__Required tasks__:
1. According to the panel report, how many people aged 62 or over will the earth contain by the year 2025?
2. Print the panel report from "In contrast to" up to and including "to other industries.".

__Text__:
+++
Keith Cooper, Technology and Development, SET North America reports from ECTC 2010’s Medical Device Market Panel, offering a view beyond the packaging lab, into the progress and potential of the medical devices that will benefit from 3D integration technologies.

Keith CooperA discussion panel on medical devices opened this year’s Electronic Components and Technology Conference (ECTC) in Las Vegas. Chaired by Rolf Aschenbrenner of the Fraunhofer IZM in Berlin, panelists interacted on “The Emergence of the Medical Devices industry through the View-glass of Microelectronic Packaging Innovation”. Included on the panel were Prof. Dr. Herbert Reichl of the IZM, Jan Vardaman of TechSearch International, Dongkai Shangguan of Flextronics, Robert Hitchcock of the University of Utah and former VP of Sorensen Medical, and Bill Burdick of General Electric Global Research.

In contrast to the technical sessions of the ECTC, where researchers pore over minute details and describe various apparatus in living color, this panel discussion was formed to comment on the world beyond the packaging lab, where real people are impacted by the dreams and designs of technologists and marketers. It gave the audience the opportunity to hear various views on the progress and potential of medical devices, and to understand more about how collaborative innovation models may apply to other industries.

Professor Reichl launched the discussion by describing a worldwide medical electronics market of 142 Billion Euro in 2007, projected to grow at 6% CAGR, highlighting advances made by big hitters such as Johnson and Johnson, General Electric and Siemens. The Fraunhofer IZM in Berlin performed a great deal of groundwork for these devices, often with competing priorities such as broad functionality, miniaturization, robust design, long battery life, and moderate cost. He described how a TSV interposer used as a device carrier was an example of advanced packaging’s impact on this field, and concluded by defining the ultimate wish-list for devices: washability, wearability and biocompatibility. Just think of something as simple as a band-aid and you’ve got the idea.

Jan Vardaman continued the session by relating the World Health Organization’s projection on an aging global population. By the year 2025, the earth will contain 1.2 Billion people aged 62 or over. Growing fields in geriatric technologies include hearing aids, ultrasound devices, and defibrillators. Some of the more esoteric devices consist of retinal and spinal implants, plus ingestible event markers such as cardiac monitors. For some of these devices, packaging takes up 80% of the effort expended, creating enormous opportunities for packaging development and innovation. The future may even hold a type of “bionic age” where vision, mobility, and even limb replacements are brought to reality. Maybe Lee Majors as the “Six Million Dollar Man” was so far-fetched after all!

Dongkai Shangguan of Flextronics then addressed the topic of “Miniaturization Technology for Medical Electronics”, describing how the various methodologies of SoC, SiP, QFP, 3D and PoP have all contributed to this growing field. Within all of these specific methods, cross-cutting advancements in tighter spacing, die and substrate thinning, and materials joining have all contributed to the ultimate goal of “fully utilizing the entire 3-dimensional space within the product envelope.”
+++
__Raw data__:
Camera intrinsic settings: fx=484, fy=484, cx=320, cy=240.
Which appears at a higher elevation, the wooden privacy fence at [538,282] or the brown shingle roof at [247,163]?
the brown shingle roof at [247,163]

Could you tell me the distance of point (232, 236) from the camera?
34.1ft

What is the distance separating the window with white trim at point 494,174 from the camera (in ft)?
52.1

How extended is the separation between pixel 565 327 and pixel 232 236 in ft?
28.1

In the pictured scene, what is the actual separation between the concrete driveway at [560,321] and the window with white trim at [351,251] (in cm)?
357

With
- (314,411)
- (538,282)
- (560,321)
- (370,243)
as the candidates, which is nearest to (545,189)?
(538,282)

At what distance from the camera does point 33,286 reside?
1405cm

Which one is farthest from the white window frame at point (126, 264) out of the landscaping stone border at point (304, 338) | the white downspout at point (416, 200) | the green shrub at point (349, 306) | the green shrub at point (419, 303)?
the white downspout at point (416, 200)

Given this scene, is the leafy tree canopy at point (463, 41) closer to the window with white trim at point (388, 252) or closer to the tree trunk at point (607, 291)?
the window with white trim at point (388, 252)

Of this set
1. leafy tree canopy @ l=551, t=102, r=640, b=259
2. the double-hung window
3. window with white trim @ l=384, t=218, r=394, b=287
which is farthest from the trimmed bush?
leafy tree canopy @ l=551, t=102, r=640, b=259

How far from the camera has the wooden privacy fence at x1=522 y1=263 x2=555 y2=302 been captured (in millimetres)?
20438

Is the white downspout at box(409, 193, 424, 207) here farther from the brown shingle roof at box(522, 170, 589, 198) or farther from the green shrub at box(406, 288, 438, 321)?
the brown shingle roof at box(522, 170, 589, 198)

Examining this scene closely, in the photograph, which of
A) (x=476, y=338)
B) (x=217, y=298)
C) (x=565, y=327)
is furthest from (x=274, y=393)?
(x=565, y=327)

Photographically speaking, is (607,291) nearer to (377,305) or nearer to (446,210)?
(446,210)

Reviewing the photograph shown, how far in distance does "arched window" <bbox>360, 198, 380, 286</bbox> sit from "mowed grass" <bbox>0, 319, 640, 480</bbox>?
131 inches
+++
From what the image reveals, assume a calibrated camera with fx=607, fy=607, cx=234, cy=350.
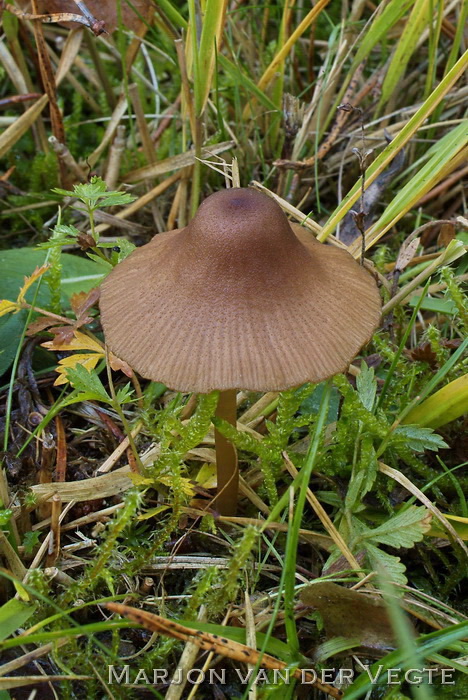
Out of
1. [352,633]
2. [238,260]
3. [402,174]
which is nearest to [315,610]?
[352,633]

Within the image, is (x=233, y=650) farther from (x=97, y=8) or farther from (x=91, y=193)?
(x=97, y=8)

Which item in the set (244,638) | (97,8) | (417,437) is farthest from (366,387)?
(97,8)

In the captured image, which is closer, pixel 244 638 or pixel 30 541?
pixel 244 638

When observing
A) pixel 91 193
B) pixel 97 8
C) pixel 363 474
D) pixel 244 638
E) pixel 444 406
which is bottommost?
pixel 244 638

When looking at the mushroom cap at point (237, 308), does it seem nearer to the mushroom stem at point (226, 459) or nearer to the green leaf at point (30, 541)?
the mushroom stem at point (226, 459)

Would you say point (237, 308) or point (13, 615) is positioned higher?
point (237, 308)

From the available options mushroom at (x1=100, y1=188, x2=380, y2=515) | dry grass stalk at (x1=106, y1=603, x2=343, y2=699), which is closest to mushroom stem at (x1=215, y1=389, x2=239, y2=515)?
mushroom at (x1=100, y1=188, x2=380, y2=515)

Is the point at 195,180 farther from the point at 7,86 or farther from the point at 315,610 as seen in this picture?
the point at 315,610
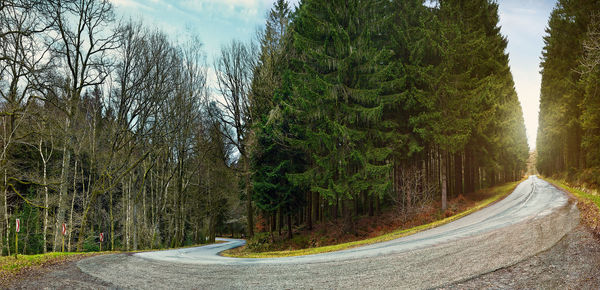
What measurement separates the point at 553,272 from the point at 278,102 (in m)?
+++
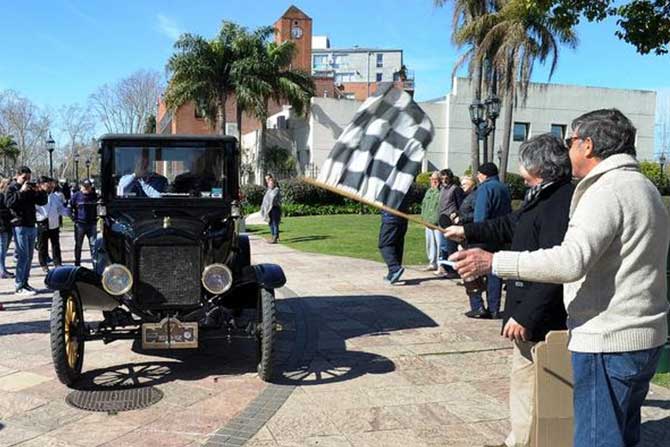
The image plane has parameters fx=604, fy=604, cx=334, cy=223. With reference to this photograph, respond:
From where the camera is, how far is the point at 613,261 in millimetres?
+++
__Expected results__:
1. 1.2 billion people

2.
In contrast to the technical sessions of the ECTC, where researchers pore over minute details and describe various apparatus in living color, this panel discussion was formed to comment on the world beyond the packaging lab, where real people are impacted by the dreams and designs of technologists and marketers. It gave the audience the opportunity to hear various views on the progress and potential of medical devices, and to understand more about how collaborative innovation models may apply to other industries.